▶ [TASK DIRECTIONS]
Of the lines in the listing below, count those containing "является". Provide the count and nothing else.

▶ [EXCERPTED DATA]
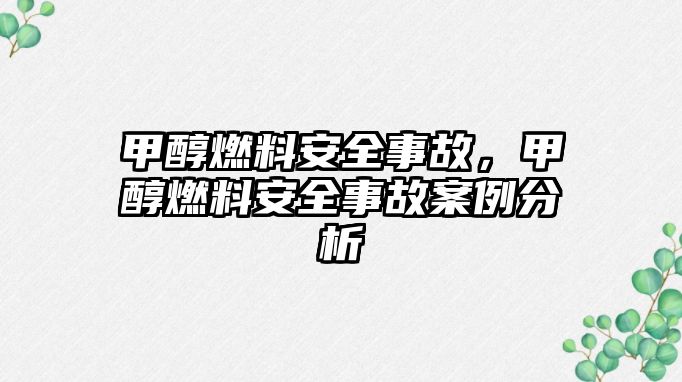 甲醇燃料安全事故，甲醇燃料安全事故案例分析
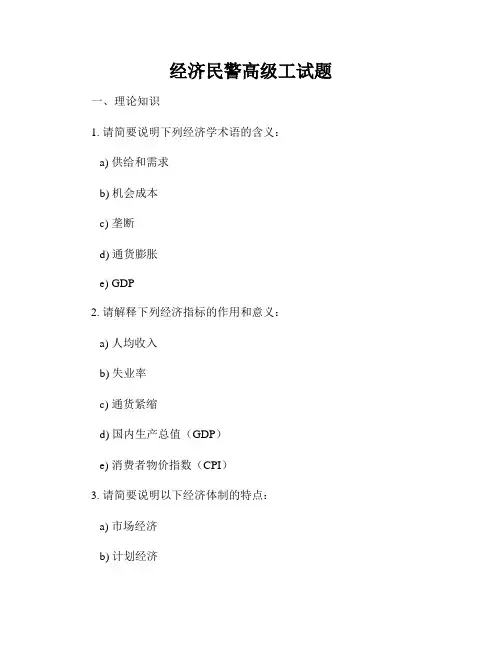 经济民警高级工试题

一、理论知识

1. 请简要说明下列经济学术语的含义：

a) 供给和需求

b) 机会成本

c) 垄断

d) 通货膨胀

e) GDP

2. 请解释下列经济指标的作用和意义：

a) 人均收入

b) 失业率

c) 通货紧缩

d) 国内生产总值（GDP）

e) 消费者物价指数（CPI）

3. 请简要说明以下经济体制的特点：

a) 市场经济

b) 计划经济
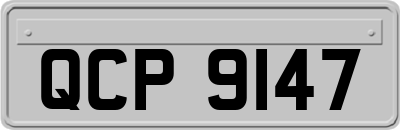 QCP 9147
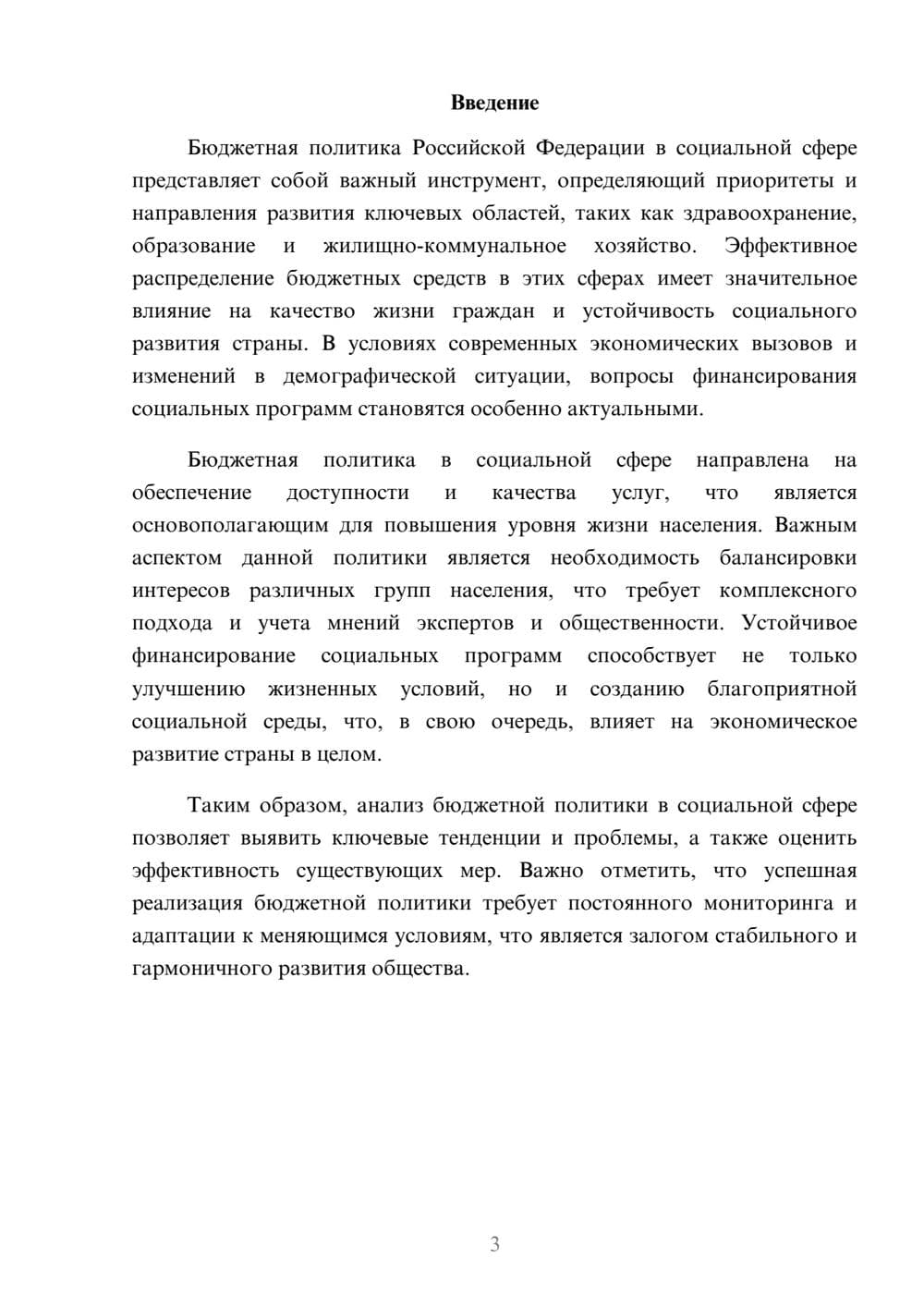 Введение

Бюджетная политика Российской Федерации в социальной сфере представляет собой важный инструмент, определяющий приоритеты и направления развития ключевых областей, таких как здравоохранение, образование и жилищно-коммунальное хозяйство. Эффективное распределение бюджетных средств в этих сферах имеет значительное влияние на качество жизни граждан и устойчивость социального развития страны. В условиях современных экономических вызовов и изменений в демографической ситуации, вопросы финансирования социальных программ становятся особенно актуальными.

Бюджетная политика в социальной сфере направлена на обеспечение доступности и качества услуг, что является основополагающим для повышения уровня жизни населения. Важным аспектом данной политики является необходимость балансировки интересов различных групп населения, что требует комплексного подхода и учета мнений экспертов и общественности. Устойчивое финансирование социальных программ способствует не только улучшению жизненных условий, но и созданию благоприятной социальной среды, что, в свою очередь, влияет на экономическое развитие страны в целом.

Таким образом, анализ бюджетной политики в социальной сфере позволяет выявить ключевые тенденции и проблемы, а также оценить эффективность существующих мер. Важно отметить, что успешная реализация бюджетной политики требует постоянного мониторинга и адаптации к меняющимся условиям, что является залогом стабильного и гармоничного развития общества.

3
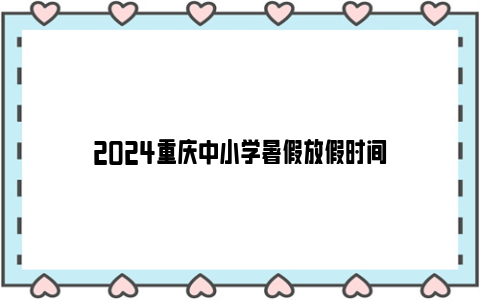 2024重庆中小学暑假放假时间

* * *

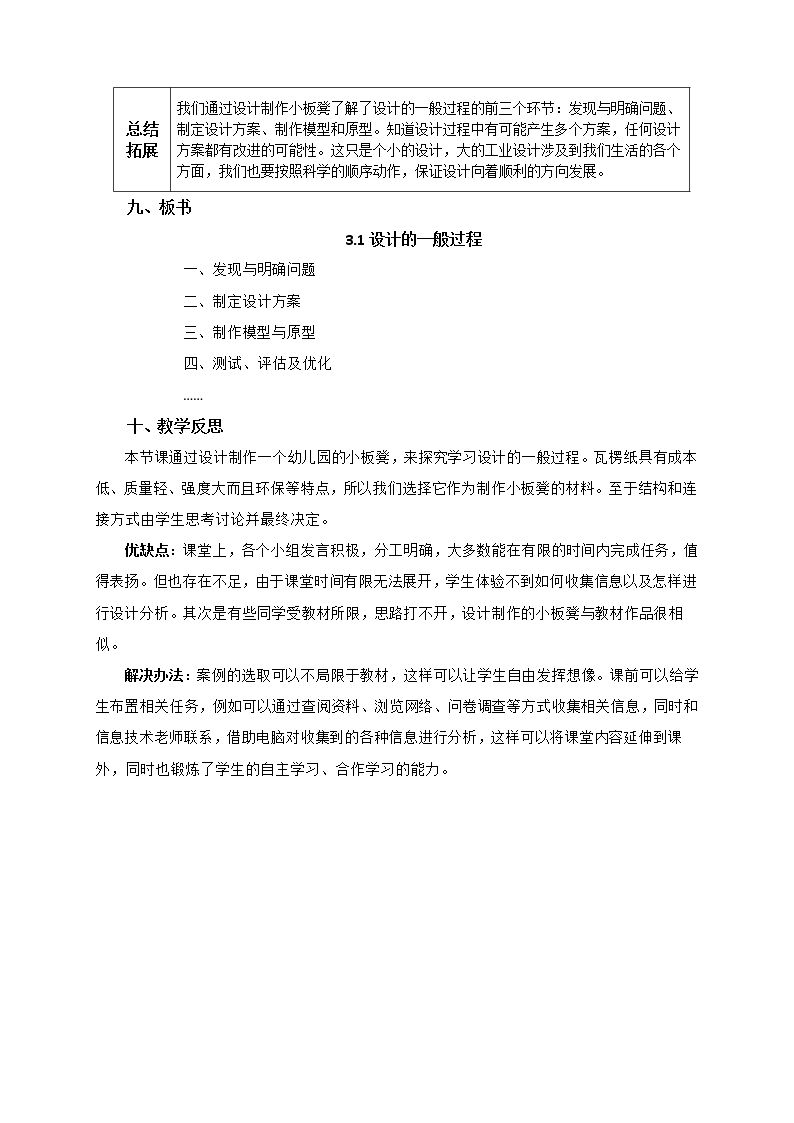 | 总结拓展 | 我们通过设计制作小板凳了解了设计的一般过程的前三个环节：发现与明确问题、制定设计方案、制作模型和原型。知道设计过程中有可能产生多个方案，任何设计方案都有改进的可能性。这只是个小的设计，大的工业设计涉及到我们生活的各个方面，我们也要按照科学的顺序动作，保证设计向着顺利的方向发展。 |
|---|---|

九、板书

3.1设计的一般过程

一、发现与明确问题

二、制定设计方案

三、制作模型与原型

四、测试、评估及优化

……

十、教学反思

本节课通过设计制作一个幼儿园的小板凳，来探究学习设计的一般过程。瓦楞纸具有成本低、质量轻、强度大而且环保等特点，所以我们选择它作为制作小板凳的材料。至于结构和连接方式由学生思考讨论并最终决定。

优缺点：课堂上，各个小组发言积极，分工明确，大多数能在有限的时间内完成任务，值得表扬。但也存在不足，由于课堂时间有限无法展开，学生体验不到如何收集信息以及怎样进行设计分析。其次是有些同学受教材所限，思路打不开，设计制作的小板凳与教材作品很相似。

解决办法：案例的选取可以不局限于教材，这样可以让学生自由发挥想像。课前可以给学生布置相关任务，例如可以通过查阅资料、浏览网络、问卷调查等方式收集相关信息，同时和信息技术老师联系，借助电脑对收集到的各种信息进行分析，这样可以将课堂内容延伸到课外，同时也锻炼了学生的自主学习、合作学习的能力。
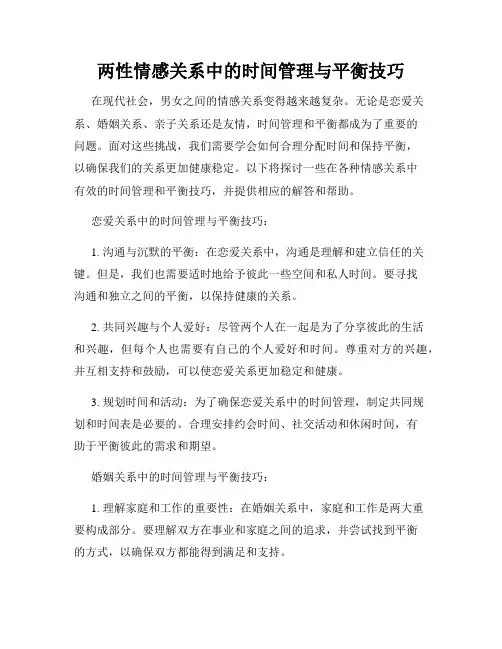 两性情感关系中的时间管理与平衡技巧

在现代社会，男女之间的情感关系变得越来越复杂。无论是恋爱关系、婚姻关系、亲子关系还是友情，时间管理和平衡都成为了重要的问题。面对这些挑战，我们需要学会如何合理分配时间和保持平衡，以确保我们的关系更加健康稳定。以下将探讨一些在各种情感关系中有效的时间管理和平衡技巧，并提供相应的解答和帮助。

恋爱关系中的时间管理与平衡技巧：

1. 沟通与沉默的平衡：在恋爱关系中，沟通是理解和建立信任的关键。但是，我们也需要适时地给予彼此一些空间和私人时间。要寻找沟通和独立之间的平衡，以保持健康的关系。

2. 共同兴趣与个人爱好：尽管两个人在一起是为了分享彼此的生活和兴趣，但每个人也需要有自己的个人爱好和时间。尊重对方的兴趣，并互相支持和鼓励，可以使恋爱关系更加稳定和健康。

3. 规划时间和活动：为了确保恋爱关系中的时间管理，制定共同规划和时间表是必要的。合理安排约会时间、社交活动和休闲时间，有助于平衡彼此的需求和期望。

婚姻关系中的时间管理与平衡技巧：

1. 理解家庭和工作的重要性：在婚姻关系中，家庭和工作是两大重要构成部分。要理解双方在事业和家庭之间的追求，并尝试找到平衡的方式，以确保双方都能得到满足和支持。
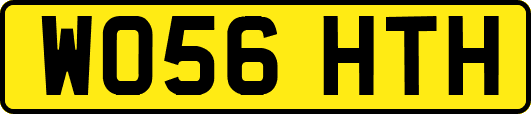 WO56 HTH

▶ [TASK RESULT]
2